**The problem**
Copy out every one of the saved entries below, word for word and line for line.

[Saved entries]
====

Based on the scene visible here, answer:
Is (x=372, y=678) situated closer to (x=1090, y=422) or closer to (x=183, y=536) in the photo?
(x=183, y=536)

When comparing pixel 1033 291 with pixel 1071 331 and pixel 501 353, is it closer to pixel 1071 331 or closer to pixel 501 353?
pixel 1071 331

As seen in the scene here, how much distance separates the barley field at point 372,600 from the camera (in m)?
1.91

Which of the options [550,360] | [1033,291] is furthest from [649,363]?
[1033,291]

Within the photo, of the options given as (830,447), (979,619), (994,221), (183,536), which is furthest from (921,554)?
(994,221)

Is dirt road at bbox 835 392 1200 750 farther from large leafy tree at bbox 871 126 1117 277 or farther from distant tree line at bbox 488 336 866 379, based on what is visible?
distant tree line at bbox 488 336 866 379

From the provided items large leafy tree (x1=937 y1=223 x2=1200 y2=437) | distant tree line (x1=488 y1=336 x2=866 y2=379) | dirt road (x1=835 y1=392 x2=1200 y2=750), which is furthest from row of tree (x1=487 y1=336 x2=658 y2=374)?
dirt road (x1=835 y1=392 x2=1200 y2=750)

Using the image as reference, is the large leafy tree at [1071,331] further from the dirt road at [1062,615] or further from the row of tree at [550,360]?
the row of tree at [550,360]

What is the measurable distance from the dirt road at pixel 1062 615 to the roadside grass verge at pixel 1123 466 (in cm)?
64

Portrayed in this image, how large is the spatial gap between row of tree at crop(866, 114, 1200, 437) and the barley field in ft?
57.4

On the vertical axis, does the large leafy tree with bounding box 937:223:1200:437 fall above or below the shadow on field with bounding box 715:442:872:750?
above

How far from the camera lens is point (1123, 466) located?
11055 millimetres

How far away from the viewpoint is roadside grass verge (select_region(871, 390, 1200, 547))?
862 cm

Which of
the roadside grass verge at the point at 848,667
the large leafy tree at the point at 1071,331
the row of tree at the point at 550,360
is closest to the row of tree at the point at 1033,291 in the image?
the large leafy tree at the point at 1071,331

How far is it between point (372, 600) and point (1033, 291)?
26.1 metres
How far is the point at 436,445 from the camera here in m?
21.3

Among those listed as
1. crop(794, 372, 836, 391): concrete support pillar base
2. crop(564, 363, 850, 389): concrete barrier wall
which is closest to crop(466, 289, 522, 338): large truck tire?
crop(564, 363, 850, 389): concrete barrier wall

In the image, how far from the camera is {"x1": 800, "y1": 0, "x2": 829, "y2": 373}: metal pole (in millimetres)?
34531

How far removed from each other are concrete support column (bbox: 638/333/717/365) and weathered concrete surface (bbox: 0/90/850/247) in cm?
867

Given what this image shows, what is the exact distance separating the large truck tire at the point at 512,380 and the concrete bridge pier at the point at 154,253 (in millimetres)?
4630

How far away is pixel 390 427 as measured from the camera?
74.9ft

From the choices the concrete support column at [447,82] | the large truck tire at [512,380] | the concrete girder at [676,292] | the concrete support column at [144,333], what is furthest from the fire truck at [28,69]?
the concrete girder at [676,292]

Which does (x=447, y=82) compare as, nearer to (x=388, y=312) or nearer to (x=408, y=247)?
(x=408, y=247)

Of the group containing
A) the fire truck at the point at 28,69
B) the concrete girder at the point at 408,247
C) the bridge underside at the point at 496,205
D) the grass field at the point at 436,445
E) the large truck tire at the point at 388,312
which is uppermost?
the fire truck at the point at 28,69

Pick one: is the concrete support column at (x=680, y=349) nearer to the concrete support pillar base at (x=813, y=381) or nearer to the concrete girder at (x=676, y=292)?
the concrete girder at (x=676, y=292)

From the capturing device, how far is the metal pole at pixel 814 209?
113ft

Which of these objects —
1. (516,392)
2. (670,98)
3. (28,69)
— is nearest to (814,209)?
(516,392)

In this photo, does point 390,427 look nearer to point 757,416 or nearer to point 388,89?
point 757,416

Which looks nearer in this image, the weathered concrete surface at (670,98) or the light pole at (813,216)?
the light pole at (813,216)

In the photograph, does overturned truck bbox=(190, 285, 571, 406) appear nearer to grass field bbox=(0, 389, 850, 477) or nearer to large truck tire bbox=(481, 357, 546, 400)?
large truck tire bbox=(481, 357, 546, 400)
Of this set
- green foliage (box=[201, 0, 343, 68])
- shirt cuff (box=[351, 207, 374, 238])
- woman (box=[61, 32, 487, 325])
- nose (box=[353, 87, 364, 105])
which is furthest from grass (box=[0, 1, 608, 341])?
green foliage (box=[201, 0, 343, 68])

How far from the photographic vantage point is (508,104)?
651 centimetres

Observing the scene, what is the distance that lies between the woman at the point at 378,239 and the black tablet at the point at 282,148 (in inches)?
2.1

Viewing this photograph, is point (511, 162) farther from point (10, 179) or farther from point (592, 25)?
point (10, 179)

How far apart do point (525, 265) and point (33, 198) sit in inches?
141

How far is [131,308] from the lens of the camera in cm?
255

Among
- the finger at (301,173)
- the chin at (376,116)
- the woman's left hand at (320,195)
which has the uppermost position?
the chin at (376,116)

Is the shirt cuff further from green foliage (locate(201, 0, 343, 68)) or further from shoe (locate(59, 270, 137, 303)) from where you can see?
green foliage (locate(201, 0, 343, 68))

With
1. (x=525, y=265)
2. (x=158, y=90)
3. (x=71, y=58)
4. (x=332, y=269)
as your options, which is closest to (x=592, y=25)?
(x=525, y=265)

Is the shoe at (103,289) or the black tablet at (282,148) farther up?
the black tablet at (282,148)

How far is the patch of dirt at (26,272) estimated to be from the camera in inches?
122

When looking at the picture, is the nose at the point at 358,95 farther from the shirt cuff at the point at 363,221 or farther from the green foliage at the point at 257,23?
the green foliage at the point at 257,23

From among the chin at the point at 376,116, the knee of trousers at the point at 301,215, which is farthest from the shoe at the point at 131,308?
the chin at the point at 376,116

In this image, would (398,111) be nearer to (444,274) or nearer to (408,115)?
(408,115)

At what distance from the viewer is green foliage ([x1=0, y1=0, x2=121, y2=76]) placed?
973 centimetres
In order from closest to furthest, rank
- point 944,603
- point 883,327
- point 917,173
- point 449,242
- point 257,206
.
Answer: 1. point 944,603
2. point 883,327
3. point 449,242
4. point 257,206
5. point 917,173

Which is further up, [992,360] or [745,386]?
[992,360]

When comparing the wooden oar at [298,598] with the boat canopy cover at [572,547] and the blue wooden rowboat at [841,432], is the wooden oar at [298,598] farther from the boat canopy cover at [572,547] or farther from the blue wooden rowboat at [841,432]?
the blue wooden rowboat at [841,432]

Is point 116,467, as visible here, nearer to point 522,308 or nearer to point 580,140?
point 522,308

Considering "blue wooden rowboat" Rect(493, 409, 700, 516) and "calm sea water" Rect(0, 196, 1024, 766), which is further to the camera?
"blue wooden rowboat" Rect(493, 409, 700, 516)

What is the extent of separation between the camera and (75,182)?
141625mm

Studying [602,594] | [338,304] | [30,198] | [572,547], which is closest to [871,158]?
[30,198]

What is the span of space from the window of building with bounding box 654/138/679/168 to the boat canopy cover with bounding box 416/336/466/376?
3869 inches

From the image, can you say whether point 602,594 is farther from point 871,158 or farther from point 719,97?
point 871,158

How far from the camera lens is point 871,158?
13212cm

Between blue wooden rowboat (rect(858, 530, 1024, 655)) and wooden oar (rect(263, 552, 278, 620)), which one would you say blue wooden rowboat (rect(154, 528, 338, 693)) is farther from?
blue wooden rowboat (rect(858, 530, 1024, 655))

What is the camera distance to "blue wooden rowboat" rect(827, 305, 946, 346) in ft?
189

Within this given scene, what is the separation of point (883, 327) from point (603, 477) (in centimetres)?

====

**Task answer**
Based on the scene visible here, answer:
Is (x=372, y=678) situated closer to (x=1090, y=422) or closer to (x=183, y=536) in the photo?
(x=183, y=536)

When comparing pixel 1033 291 with pixel 1071 331 and pixel 501 353, is it closer to pixel 1071 331 or closer to pixel 501 353?
pixel 1071 331

As seen in the scene here, how much distance separates the barley field at point 372,600 from the camera (in m)?
1.91

Which of the options [550,360] | [1033,291] is furthest from [649,363]?
[1033,291]

Within the photo, of the options given as (830,447), (979,619), (994,221), (183,536), which is furthest from (921,554)?
(994,221)

Is dirt road at bbox 835 392 1200 750 farther from large leafy tree at bbox 871 126 1117 277 or farther from distant tree line at bbox 488 336 866 379, based on what is visible?
distant tree line at bbox 488 336 866 379

From the provided items large leafy tree (x1=937 y1=223 x2=1200 y2=437) | distant tree line (x1=488 y1=336 x2=866 y2=379) | dirt road (x1=835 y1=392 x2=1200 y2=750), which is furthest from row of tree (x1=487 y1=336 x2=658 y2=374)?
dirt road (x1=835 y1=392 x2=1200 y2=750)

Using the image as reference, is the large leafy tree at [1071,331] further from the dirt road at [1062,615] or further from the row of tree at [550,360]?
the row of tree at [550,360]

What is the measurable distance from the dirt road at pixel 1062 615 to the roadside grass verge at pixel 1123 466 (in cm)?
64

Portrayed in this image, how large is the spatial gap between row of tree at crop(866, 114, 1200, 437) and the barley field in ft?
57.4

On the vertical axis, does the large leafy tree with bounding box 937:223:1200:437 fall above or below the shadow on field with bounding box 715:442:872:750?
above

How far from the camera lens is point (1123, 466) located?
11055 millimetres

How far away from the viewpoint is roadside grass verge (select_region(871, 390, 1200, 547))?
862 cm

Which of
the roadside grass verge at the point at 848,667
the large leafy tree at the point at 1071,331
the row of tree at the point at 550,360
is closest to the row of tree at the point at 1033,291 in the image?
the large leafy tree at the point at 1071,331

How far is it between point (372, 600) and point (1033, 291)?
26.1 metres
How far is the point at 436,445 from the camera here in m?
21.3

Among those listed as
1. crop(794, 372, 836, 391): concrete support pillar base
2. crop(564, 363, 850, 389): concrete barrier wall
which is closest to crop(466, 289, 522, 338): large truck tire?
crop(564, 363, 850, 389): concrete barrier wall

In the image, how far from the camera is {"x1": 800, "y1": 0, "x2": 829, "y2": 373}: metal pole (in millimetres)?
34531

How far removed from each other are concrete support column (bbox: 638/333/717/365) and weathered concrete surface (bbox: 0/90/850/247) in cm?
867

Given what this image shows, what is the exact distance separating the large truck tire at the point at 512,380 and the concrete bridge pier at the point at 154,253 (in millimetres)?
4630

How far away is pixel 390 427 as measured from the camera?
74.9ft

From the choices the concrete support column at [447,82] | the large truck tire at [512,380] | the concrete girder at [676,292] | the concrete support column at [144,333], what is furthest from the fire truck at [28,69]?
the concrete girder at [676,292]

Which does (x=447, y=82) compare as, nearer to (x=388, y=312) or nearer to (x=408, y=247)?
(x=408, y=247)

Of the group containing
A) the fire truck at the point at 28,69
B) the concrete girder at the point at 408,247
C) the bridge underside at the point at 496,205
D) the grass field at the point at 436,445
E) the large truck tire at the point at 388,312
which is uppermost?
the fire truck at the point at 28,69

Pick one: is the concrete support column at (x=680, y=349) nearer to the concrete support pillar base at (x=813, y=381) or nearer to the concrete girder at (x=676, y=292)?
the concrete girder at (x=676, y=292)

From the capturing device, how far is the metal pole at pixel 814 209?
113ft

Which of these objects —
1. (516,392)
2. (670,98)
3. (28,69)
— is nearest to (814,209)?
(516,392)

In this photo, does point 390,427 look nearer to point 757,416 or nearer to point 388,89?
point 757,416

Which looks nearer in this image, the weathered concrete surface at (670,98) or the light pole at (813,216)?
the light pole at (813,216)

In the photograph, does overturned truck bbox=(190, 285, 571, 406) appear nearer to grass field bbox=(0, 389, 850, 477) or nearer to large truck tire bbox=(481, 357, 546, 400)?
large truck tire bbox=(481, 357, 546, 400)
Of this set
- green foliage (box=[201, 0, 343, 68])
- shirt cuff (box=[351, 207, 374, 238])
- woman (box=[61, 32, 487, 325])
- nose (box=[353, 87, 364, 105])
which is furthest from grass (box=[0, 1, 608, 341])?
green foliage (box=[201, 0, 343, 68])

How far from the photographic vantage point is (508,104)?
651 centimetres

Observing the scene, what is the distance that lies between the woman at the point at 378,239 and the black tablet at the point at 282,148 (in inches)?
2.1

Viewing this photograph, is point (511, 162) farther from point (10, 179) or farther from point (592, 25)?
point (10, 179)

How far apart do point (525, 265) and point (33, 198) sit in inches?
141

How far is [131,308] from the lens of the camera in cm?
255

Among
- the finger at (301,173)
- the chin at (376,116)
- the woman's left hand at (320,195)
which has the uppermost position?
the chin at (376,116)

Is the shirt cuff further from green foliage (locate(201, 0, 343, 68)) or further from shoe (locate(59, 270, 137, 303)) from where you can see?
green foliage (locate(201, 0, 343, 68))

With
1. (x=525, y=265)
2. (x=158, y=90)
3. (x=71, y=58)
4. (x=332, y=269)
as your options, which is closest to (x=592, y=25)?
(x=525, y=265)

Is the shoe at (103,289) or the black tablet at (282,148) farther up?
the black tablet at (282,148)

How far is the patch of dirt at (26,272) estimated to be from the camera in inches?
122

When looking at the picture, is the nose at the point at 358,95 farther from the shirt cuff at the point at 363,221 or farther from the green foliage at the point at 257,23?
the green foliage at the point at 257,23

From among the chin at the point at 376,116, the knee of trousers at the point at 301,215, which is farthest from the shoe at the point at 131,308?
the chin at the point at 376,116

In this image, would (398,111) be nearer to (444,274) or nearer to (408,115)?
(408,115)

At what distance from the viewer is green foliage ([x1=0, y1=0, x2=121, y2=76]) placed?
973 centimetres
In order from closest to furthest, rank
- point 944,603
- point 883,327
- point 917,173
- point 449,242
- point 257,206
.
Answer: 1. point 944,603
2. point 883,327
3. point 449,242
4. point 257,206
5. point 917,173

Which is further up, [992,360] or [745,386]?
[992,360]

When comparing the wooden oar at [298,598] with the boat canopy cover at [572,547] and the blue wooden rowboat at [841,432], is the wooden oar at [298,598] farther from the boat canopy cover at [572,547] or farther from the blue wooden rowboat at [841,432]?
the blue wooden rowboat at [841,432]

Is point 116,467, as visible here, nearer to point 522,308 or nearer to point 580,140?
point 522,308

Considering "blue wooden rowboat" Rect(493, 409, 700, 516) and "calm sea water" Rect(0, 196, 1024, 766), which is further to the camera?
"blue wooden rowboat" Rect(493, 409, 700, 516)

What is the extent of separation between the camera and (75,182)?
141625mm

Studying [602,594] | [338,304] | [30,198] | [572,547], which is closest to [871,158]?
[30,198]

What is the span of space from the window of building with bounding box 654/138/679/168 to the boat canopy cover with bounding box 416/336/466/376?
3869 inches

From the image, can you say whether point 602,594 is farther from point 871,158 or farther from point 719,97?
point 871,158

How far from the camera lens is point 871,158?
13212cm

Between blue wooden rowboat (rect(858, 530, 1024, 655)) and wooden oar (rect(263, 552, 278, 620)), which one would you say blue wooden rowboat (rect(154, 528, 338, 693)) is farther from?
blue wooden rowboat (rect(858, 530, 1024, 655))

What is the camera distance to "blue wooden rowboat" rect(827, 305, 946, 346) in ft?
189

Within this given scene, what is the separation of point (883, 327) from point (603, 477) (in centimetres)?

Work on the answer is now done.